The Good Judgment Project
Based on Wikipedia: The Good Judgment Project
The Amateurs Who Beat the CIA
Here's a remarkable fact: a group of ordinary people—retired government workers, software engineers, curious retirees—consistently outperformed professional intelligence analysts with access to classified information. By thirty percent. These volunteers had no security clearances, no spy satellites, no covert sources. They just made predictions about world events and tracked how often they were right.
This wasn't a fluke. It happened year after year in a government-sponsored tournament designed to find better ways to forecast geopolitical events. The group that pulled off this upset called themselves the Good Judgment Project, and what they discovered about human prediction has profound implications for how we think about expertise, intelligence, and the future.
The Intelligence Community's Prediction Problem
Governments spend billions on intelligence agencies. The Central Intelligence Agency, the National Security Agency, the Defense Intelligence Agency—these organizations employ thousands of analysts poring over satellite imagery, intercepted communications, and reports from agents in the field. Their job is to tell policymakers what's likely to happen next. Will North Korea test another nuclear weapon? Will the euro survive the Greek debt crisis? Will a particular country's government fall?
But there was a problem nobody wanted to talk about. Nobody was keeping score.
Intelligence assessments used slippery language. "There is a significant possibility that..." What does "significant" mean? Thirty percent? Sixty percent? When analysts predicted something "might" happen, they could claim vindication whether it happened or not. This made it impossible to know which analysts were actually good at their jobs and which were just confident-sounding.
In 2006, a psychologist named Philip Tetlock published a book called "Expert Political Judgment" that dropped a bomb on this cozy arrangement. He had spent twenty years collecting predictions from 284 experts—political scientists, economists, journalists, government officials—and tracking whether they came true.

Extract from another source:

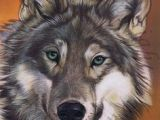 Wolf Drawing Pastel 324 Best Wildlife Wolf Images Wildlife Art Wolf Drawings Wolves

The results were devastating. The experts barely beat random chance. A dart-throwing chimpanzee would have done about as well.
But buried in Tetlock's data was something more interesting than expert failure. Some forecasters were substantially better than others. The question was: what made them different?
A Tournament to Find the Best Forecasters
The Intelligence Advanced Research Projects Activity—or IARPA, pronounced "eye-AR-puh"—is like DARPA's lesser-known sibling. Where DARPA funds advanced military technology, IARPA funds research to improve intelligence analysis. In 2011, they launched something called the Aggregative Contingent Estimation program, a mouthful that basically meant: "Let's have a forecasting tournament and see what works."
IARPA posed around a hundred to a hundred fifty questions each year about real geopolitical events. Not vague questions like "Will there be conflict in the Middle East?" but specific, verifiable ones with deadlines. "Will the president of Tunisia flee the country before March 1?" "Will the price of gold exceed two thousand dollars per ounce by December 31?" Questions you could score definitively as right or wrong.
Multiple research teams competed. Each team could use whatever methods they wanted—prediction markets, expert panels, statistical algorithms. The teams would be scored using something called the Brier score, a mathematical formula that rewards both accuracy and calibration. It's not enough to be right; you have to know how confident to be.
Tetlock entered the competition along with two collaborators: Barbara Mellers, a decision scientist, and Don Moore, all professors at the University of Pennsylvania. They called their entry the Good Judgment Project.
The Wisdom of the Amateur Crowd
The Good Judgment Project took a counterintuitive approach. Instead of recruiting foreign policy experts—people with PhDs in international relations or decades at the State Department—they recruited talented amateurs. Curious, numerate people who enjoyed puzzles and didn't mind being proven wrong.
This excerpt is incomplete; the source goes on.